Collection entries
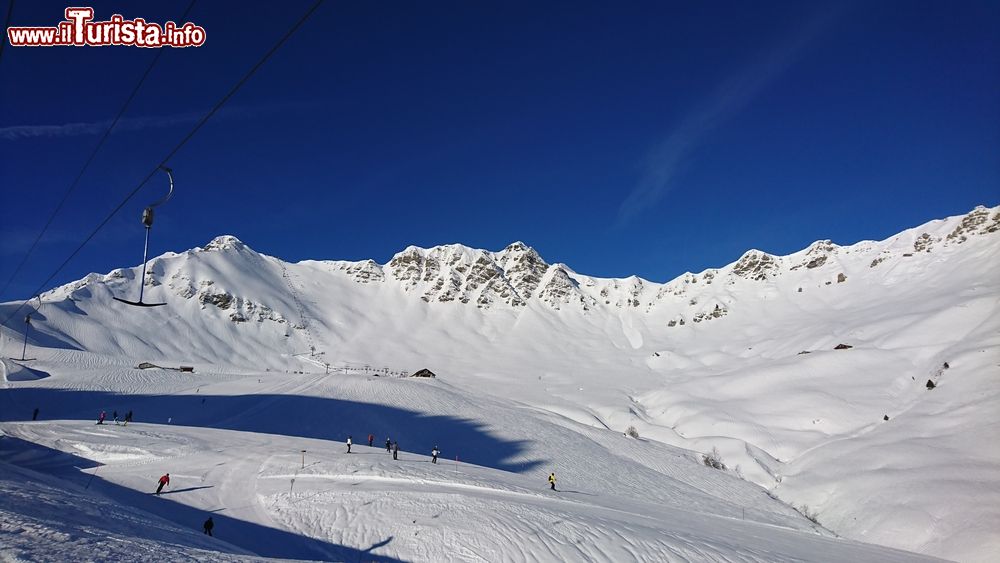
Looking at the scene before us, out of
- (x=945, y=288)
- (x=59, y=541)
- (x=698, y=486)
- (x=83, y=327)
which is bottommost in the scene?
(x=698, y=486)

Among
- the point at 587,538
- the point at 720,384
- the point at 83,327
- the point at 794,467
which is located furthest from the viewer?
the point at 83,327

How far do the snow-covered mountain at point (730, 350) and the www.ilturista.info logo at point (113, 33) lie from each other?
38582 mm

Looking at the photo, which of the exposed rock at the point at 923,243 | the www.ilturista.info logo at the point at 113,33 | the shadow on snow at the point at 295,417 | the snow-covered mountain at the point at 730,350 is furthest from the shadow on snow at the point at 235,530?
the exposed rock at the point at 923,243

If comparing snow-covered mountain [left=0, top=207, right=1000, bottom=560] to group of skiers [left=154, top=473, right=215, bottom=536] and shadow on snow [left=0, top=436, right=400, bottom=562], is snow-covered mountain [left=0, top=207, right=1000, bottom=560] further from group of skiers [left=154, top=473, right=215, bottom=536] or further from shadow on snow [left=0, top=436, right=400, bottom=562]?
group of skiers [left=154, top=473, right=215, bottom=536]

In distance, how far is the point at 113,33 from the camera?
13578 mm

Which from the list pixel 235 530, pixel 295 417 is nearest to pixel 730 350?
pixel 295 417

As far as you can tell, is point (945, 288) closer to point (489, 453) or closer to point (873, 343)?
point (873, 343)

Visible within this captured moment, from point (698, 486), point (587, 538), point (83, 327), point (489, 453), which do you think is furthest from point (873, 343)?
point (83, 327)

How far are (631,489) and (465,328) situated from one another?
130 m

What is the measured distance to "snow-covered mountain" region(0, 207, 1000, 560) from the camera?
142 ft

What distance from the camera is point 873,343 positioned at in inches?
3450

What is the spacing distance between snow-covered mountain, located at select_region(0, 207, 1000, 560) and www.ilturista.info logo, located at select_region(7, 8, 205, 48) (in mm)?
38582

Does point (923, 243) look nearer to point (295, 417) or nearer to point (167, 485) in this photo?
point (295, 417)

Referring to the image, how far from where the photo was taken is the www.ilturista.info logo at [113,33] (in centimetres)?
1338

(BRIEF) Starting at the line that contains "As far as you" and ending at the last line of the entries, put each line into a Markdown table with the columns "Row" and "Line", numbering the rows and leaving out blank lines.

(SOLUTION FOR THIS PROBLEM)
| Row | Line |
|---|---|
| 1 | As far as you can tell, is point (945, 288) closer to point (489, 453) or closer to point (873, 343)? |
| 2 | point (873, 343) |
| 3 | Visible within this captured moment, from point (698, 486), point (587, 538), point (83, 327), point (489, 453), which do you think is furthest from point (873, 343)? |
| 4 | point (83, 327) |
| 5 | How far are (631,489) and (465,328) situated from one another? |
| 6 | 130 m |
| 7 | What is the measured distance to "snow-covered mountain" region(0, 207, 1000, 560) from the camera? |
| 8 | 142 ft |
| 9 | What distance from the camera is point 873,343 positioned at in inches? |
| 10 | 3450 |
| 11 | What is the spacing distance between snow-covered mountain, located at select_region(0, 207, 1000, 560) and www.ilturista.info logo, located at select_region(7, 8, 205, 48) (in mm)? |
| 12 | 38582 |
| 13 | Does point (923, 243) look nearer to point (295, 417) or nearer to point (167, 485) in this photo? |
| 14 | point (295, 417) |
| 15 | Referring to the image, how far from where the photo was taken is the www.ilturista.info logo at [113,33] (in centimetres)? |
| 16 | 1338 |